Norma Hurtado

Your weekday morning blend from Instant Tea:

1. More than 100 people attended a vigil in Austin on Thursday night for 24-year-old Norma Hurtado, who was murdered by her girlfriend’s father Monday in an anti-gay hate crime (video above). The vigil was organized by OutYouth, Austin’s LGBT youth organization. Jose Alfonso Aviles, 45, is charged with capital murder in the shooting deaths of Norma Hurtado and her mother, 57-year-old Maria Hurtado. Authorities say Aviles committed the crime because he was upset that Norma Hurtado was in a lesbian relationship with his 18-year-old daughter. Police have identified a second suspect who was with Aviles at the time of the shootings, but he has not been charged and his name is being withheld while authorities try to determine his role. Some LGBT advocates are calling for the case against Aviles to be prosecuted as an anti-gay hate crime, even though Texas law wouldn’t provide enhanced penalties since the offense is already a capital felony. We’d say it would be counterproductive to prosecute the case as a hate crime if it makes it more difficult to convict Aviles, but the Austin Police Department should certainly report the incident as a hate crime to the FBI, which the department apparently has not.
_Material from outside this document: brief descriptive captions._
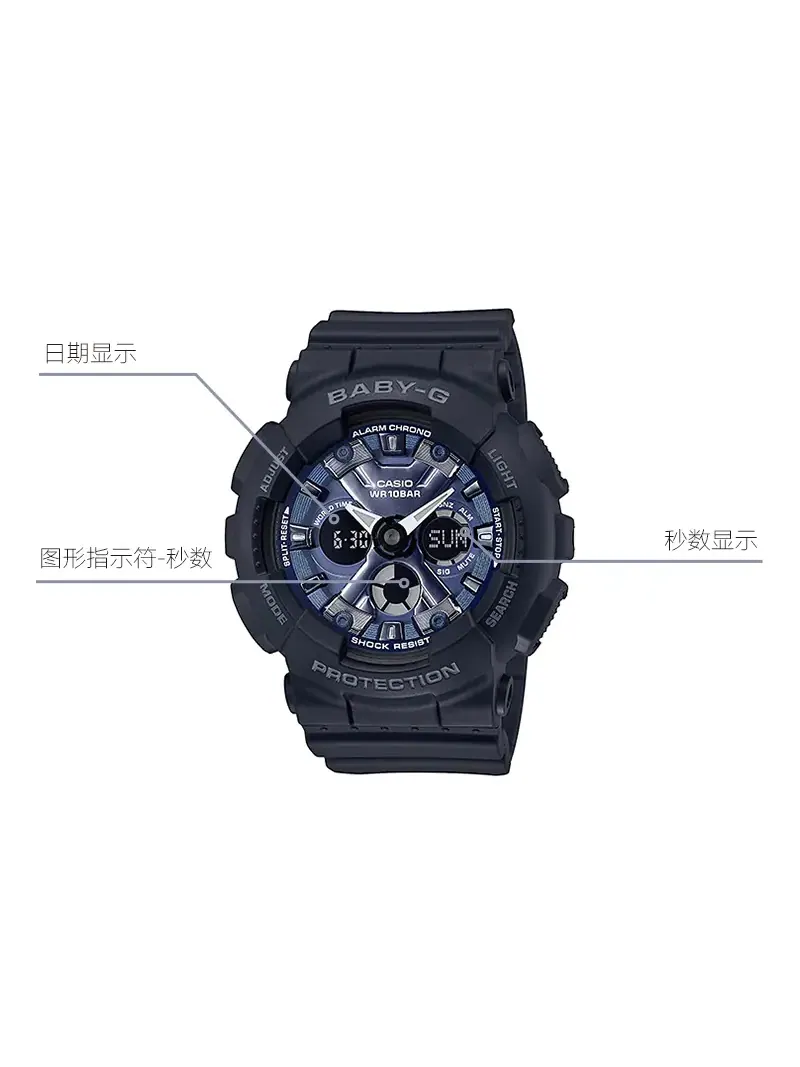 Часы CASIO Baby-G 'Black' — изображение 4 из 6, оттенок черный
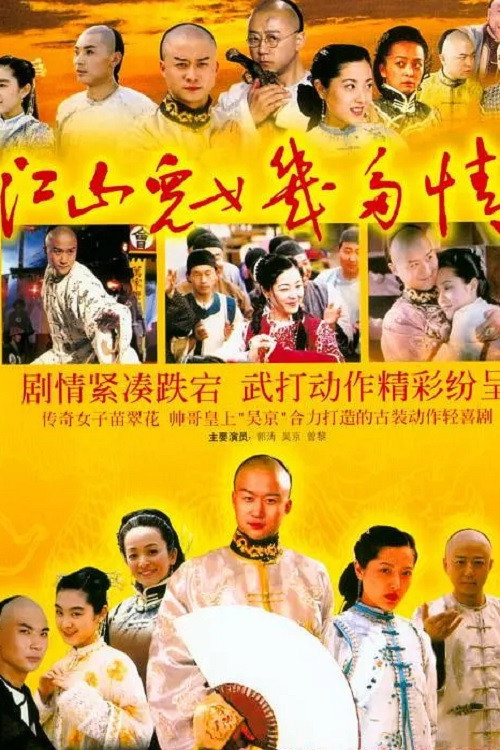 Episode 1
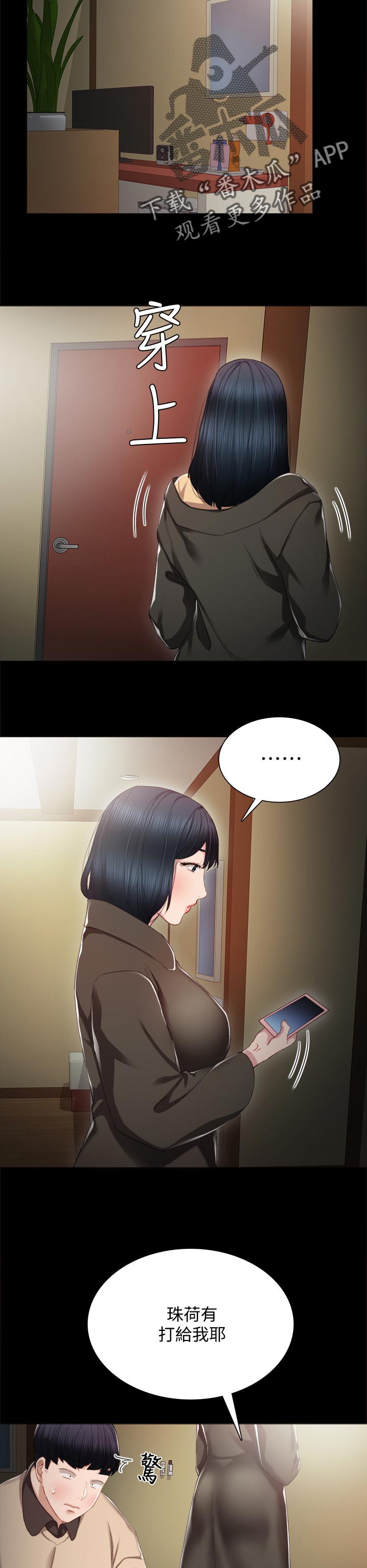 第37章：伤害3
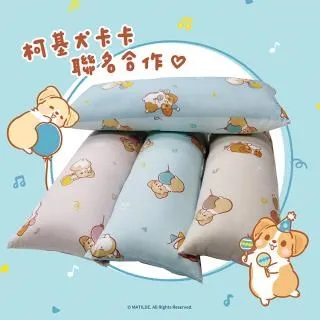 純棉可拆洗天然兒童乳膠枕|兒童枕套 (開心狐狸)[艾拉寢飾][滿額免運] 歷史價格詳細信息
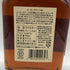 メーカーズマーク 46 フレンチオーク 47% 700ml MakersMark バーボン【F2】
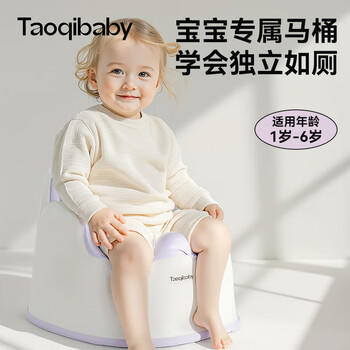 taoqibaby儿童马桶坐便器男女宝宝小马桶婴幼儿专用训练便盆家用尿盆 商品图4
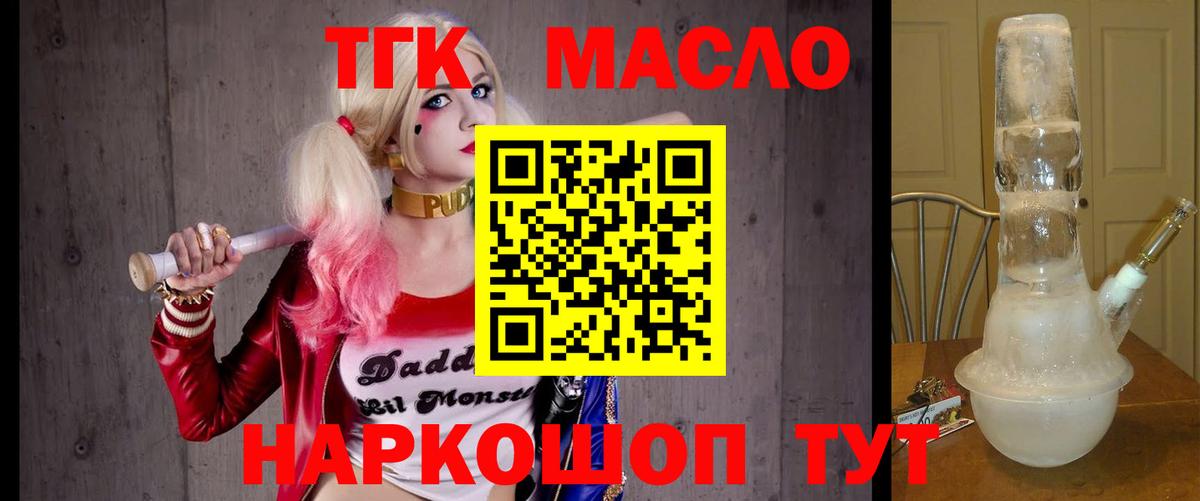 ТГК THC oil Сочи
2. A state district judge in Montana has ruled against six gay couples who filed a lawsuit seeking rights similar to marriage. The American Civil Liberties Union, which represented the gay couples, says it will appeal to the Montana Supreme Court.

3. This may be the closest President Barack Obama has come to publicly admitting that he supports marriage equality — at least since he actually said it on a candidate survey in 1996. In the video below from a DNC fundraiser Monday night in San Francisco, Obama says during his speech that, “Our work is not finished.” Then someone in the crowd yells, “Gay marriage.” Obama pauses, then appears to respond by repeating, “Our work is not finished,” as if to indicate that the audience member had just illustrated his point.